5. Edge Kubernetes (k3s, MicroK8s, KubeEdge)¶
┌──────────────────────────────────────────────────────────┐
│ k3s (Rancher) │
│ - Single binary, ~70MB │
│ - Full Kubernetes API compatibility │
│ - SQLite or etcd backend │
│ - ARM64 + AMD64 │
│ - Best for: edge sites with 1-10 nodes │
├──────────────────────────────────────────────────────────┤
│ MicroK8s (Canonical) │
│ - Snap-based, single node or clustered │
│ - Add-ons: istio, gpu, registry, dns │
│ - Best for: Ubuntu-based edge, developer workstations │
├──────────────────────────────────────────────────────────┤
│ KubeEdge (CNCF) │
│ - Cloud part (CloudCore) + Edge part (EdgeCore) │
│ - Works with intermittent connectivity │
│ - Edge nodes can operate independently when disconnected│
│ - Best for: thousands of edge devices managed centrally │
└──────────────────────────────────────────────────────────┘
# k3s on a Raspberry Pi:
curl -sfL https://get.k3s.io | INSTALL_K3S_EXEC="--disable=traefik \
--write-kubeconfig-mode 644 \
--node-name edge-site-001" sh -
# KubeEdge: install EdgeCore on edge device
keadm join --cloudcore-ipport=control-plane:10000 \
--edgenode-name=edge-site-001 \
--kubeedge-version=1.15.0 \
--token=<join-token>
6. Monitoring with Limited Bandwidth¶
Standard Prometheus scraping doesn't work when your edge device is on a 1 Mbps cellular connection with metered data:
Strategy 1: Edge-local Prometheus + remote write (aggregated)
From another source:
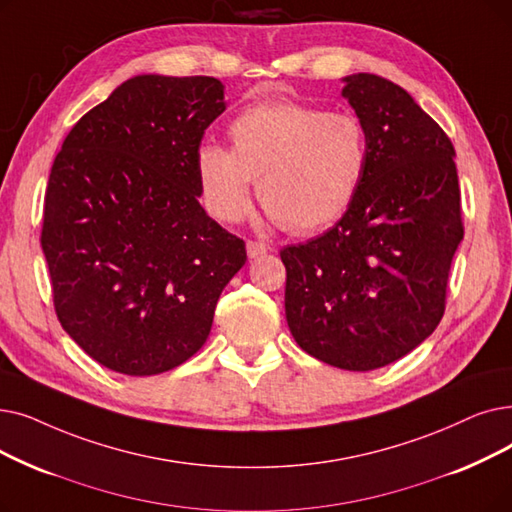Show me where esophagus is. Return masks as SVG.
<instances>
[{"label":"esophagus","instance_id":"34e87169","mask_svg":"<svg viewBox=\"0 0 512 512\" xmlns=\"http://www.w3.org/2000/svg\"><path fill=\"white\" fill-rule=\"evenodd\" d=\"M268 251H270L268 244L257 242V240H249V242H247V255H249L251 259H257V257L265 255Z\"/></svg>","mask_w":512,"mask_h":512}]
</instances>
┌────────────────┐ ┌──────────────────┐
│ Edge Device │ push │ Central Prom │
│ ┌──────────┐ │─────────────→│ (receives │
│ │ Prom │ │ (batched, │ aggregated │
│ │ (local) │ │ compressed)│ metrics) │
│ └──────────┘ │ └──────────────────┘
└────────────────┘
Strategy 2: Telegraf/Vector with batching
┌────────────────┐ ┌──────────────────┐
│ Edge Device │ batch │ Central TSDB │
│ ┌──────────┐ │─────────────→│ (InfluxDB / │
│ │ Telegraf │ │ every 5min │ Prometheus) │
│ │ + buffer │ │ or when │ │
│ └──────────┘ │ connected └──────────────────┘
└────────────────┘
Strategy 3: MQTT-based metrics
┌────────────────┐ ┌──────────────────┐
│ Edge Device │ MQTT │ Broker → │
│ ┌──────────┐ │─────────────→│ Telegraf → │
│ │ Custom │ │ QoS 1 │ Prometheus │
│ │ exporter │ │ (tiny │ │
│ └──────────┘ │ payload) └──────────────────┘
└────────────────┘
7. Security for Remote Devices¶
Devices you can't physically access are the hardest to secure:
# Mandatory security measures for edge devices:
# 1. Encrypted storage (LUKS)
cryptsetup luksFormat /dev/sda2
cryptsetup open /dev/sda2 data_crypt
# 2. Signed OTA updates (don't accept unsigned firmware)
# In your update server:
openssl dgst -sha256 -sign private.key -out update.sig update.swu
# On device: verify before applying
openssl dgst -sha256 -verify public.key -signature update.sig update.swu
# 3. Automatic certificate rotation
# Use short-lived certs (hours, not years)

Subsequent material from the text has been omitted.